Ma’ruf Cahyono Resmi Ditahan KPK dalam Kasus Dugaan Gratifikasi
Gedung DPR-MPR/Dok. Iconomics
Komisi Pemberantasan Korupsi (KPK) resmi menahan mantan Sekretaris Jenderal (Sekjen) Majelis Permusyawaratan Rakyat Republik Indonesia (MPR RI), Ma’ruf Cahyono terkait kasus dugaan gratifikasi dalam pengadaan barang dan jasa di lingkungan Sekretariat Jenderal MPR RI.
Ma’ruf tampak keluar dari Gedung Merah Putih KPK, Jakarta, pada Kamis (09/07/2026) sore dengan mengenakan rompi oranye khas tahanan KPK.
Ia berada di gedung tersebut selama sekitar enam jam setelah memenuhi panggilan pemeriksaan, mulai pukul 09.45 WIB hingga 16.07 WIB.
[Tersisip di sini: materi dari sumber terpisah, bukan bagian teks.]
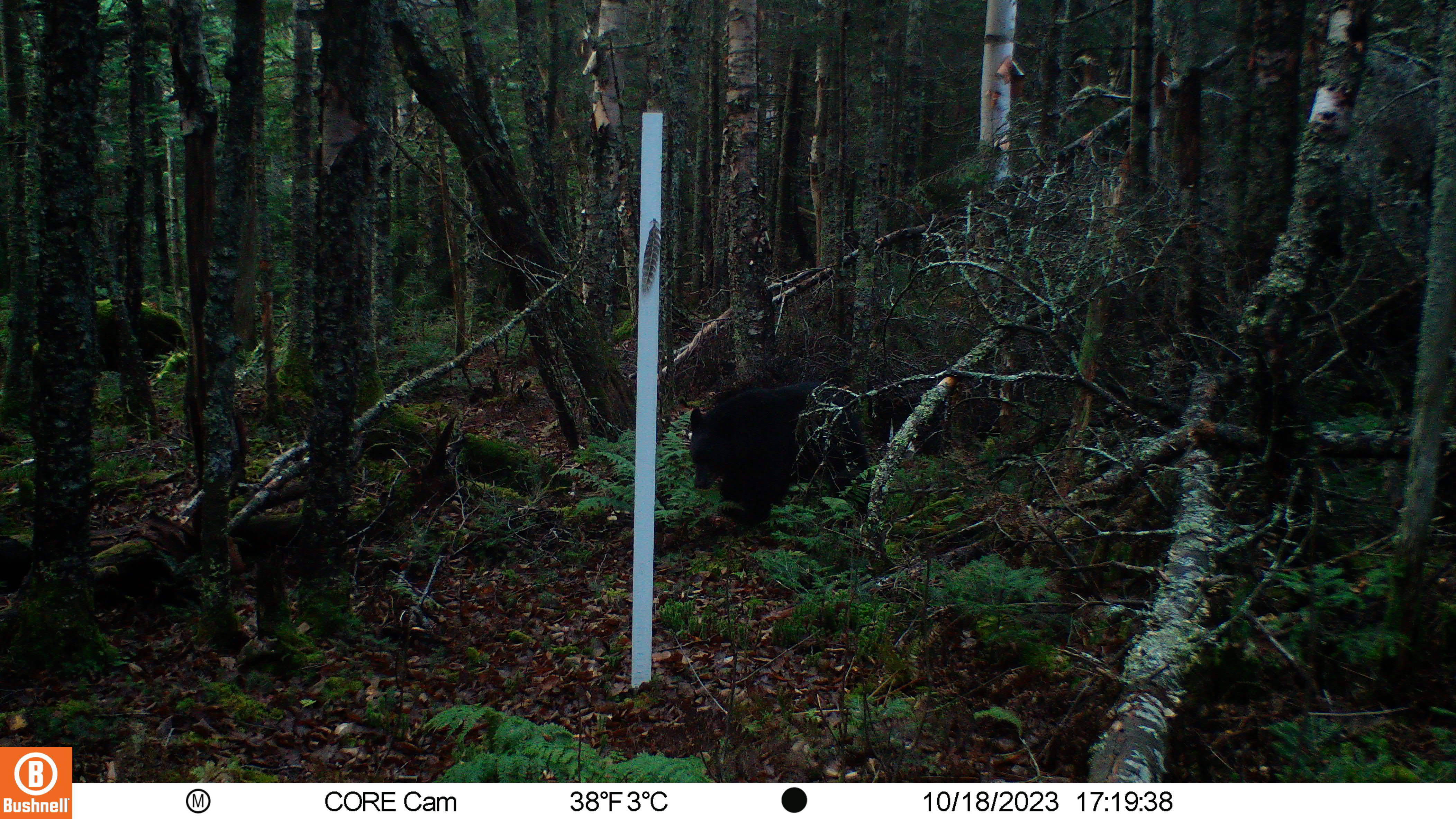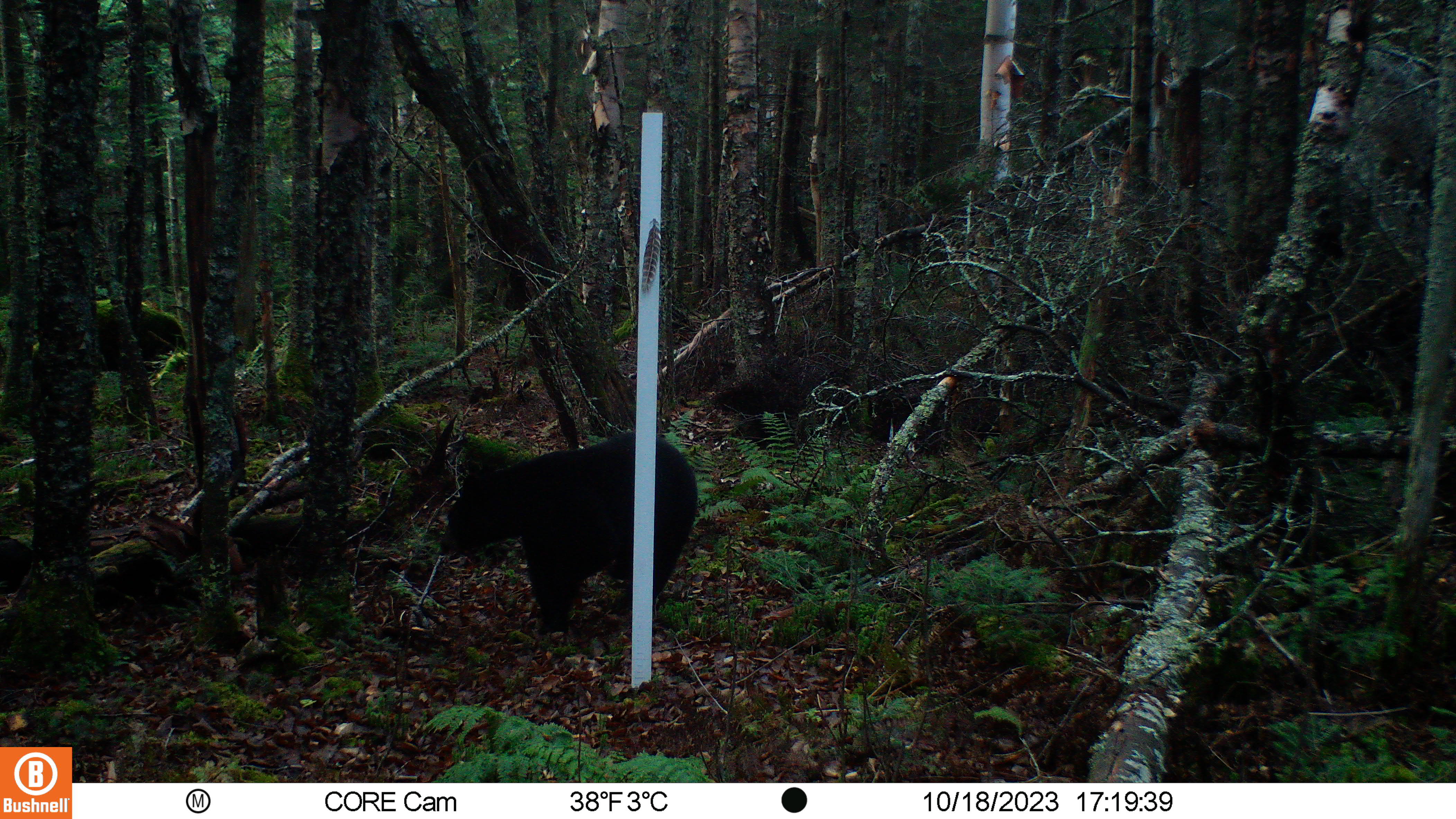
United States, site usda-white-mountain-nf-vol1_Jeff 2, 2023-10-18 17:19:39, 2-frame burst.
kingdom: Animalia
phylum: Chordata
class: Mammalia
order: Carnivora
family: Ursidae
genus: Ursus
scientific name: Ursus americanus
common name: black bear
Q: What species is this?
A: Black bear (Ursus americanus).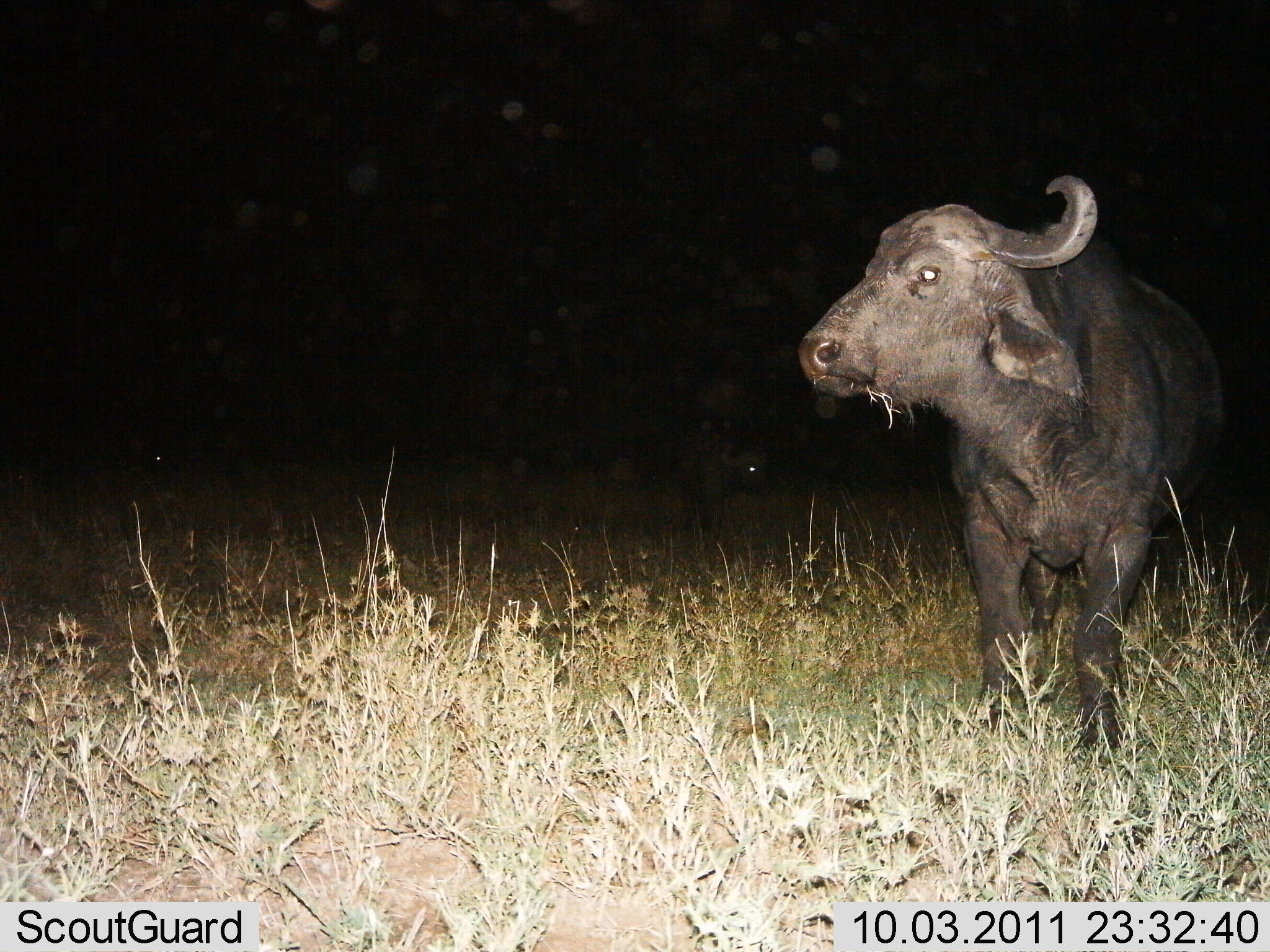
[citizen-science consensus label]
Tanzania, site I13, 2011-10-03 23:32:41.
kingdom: Animalia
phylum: Chordata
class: Mammalia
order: Artiodactyla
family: Bovidae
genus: Syncerus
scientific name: Syncerus caffer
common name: cape buffalo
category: buffalo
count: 1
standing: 92%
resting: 0%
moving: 0%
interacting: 0%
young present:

Usai menjalani pemeriksaan, Ma’ruf mengaku telah memberikan berbagai keterangan yang dibutuhkan penyidik untuk mengungkap perkara tersebut.
“Baik, tadi dimintai banyak informasi,” ujar Ma’ruf kepada wartawan.
Ia menegaskan telah menjelaskan sejumlah hal yang berkaitan dengan kasus yang menjeratnya agar proses penyidikan semakin jelas dan terang.
“Banyak hal tadi yang sudah saya jelaskan,” katanya.
Penahanan terhadap Ma’ruf menjadi langkah lanjutan KPK dalam mengusut dugaan gratifikasi yang berkaitan dengan proses pengadaan barang dan jasa di lingkungan Sekretariat Jenderal MPR RI.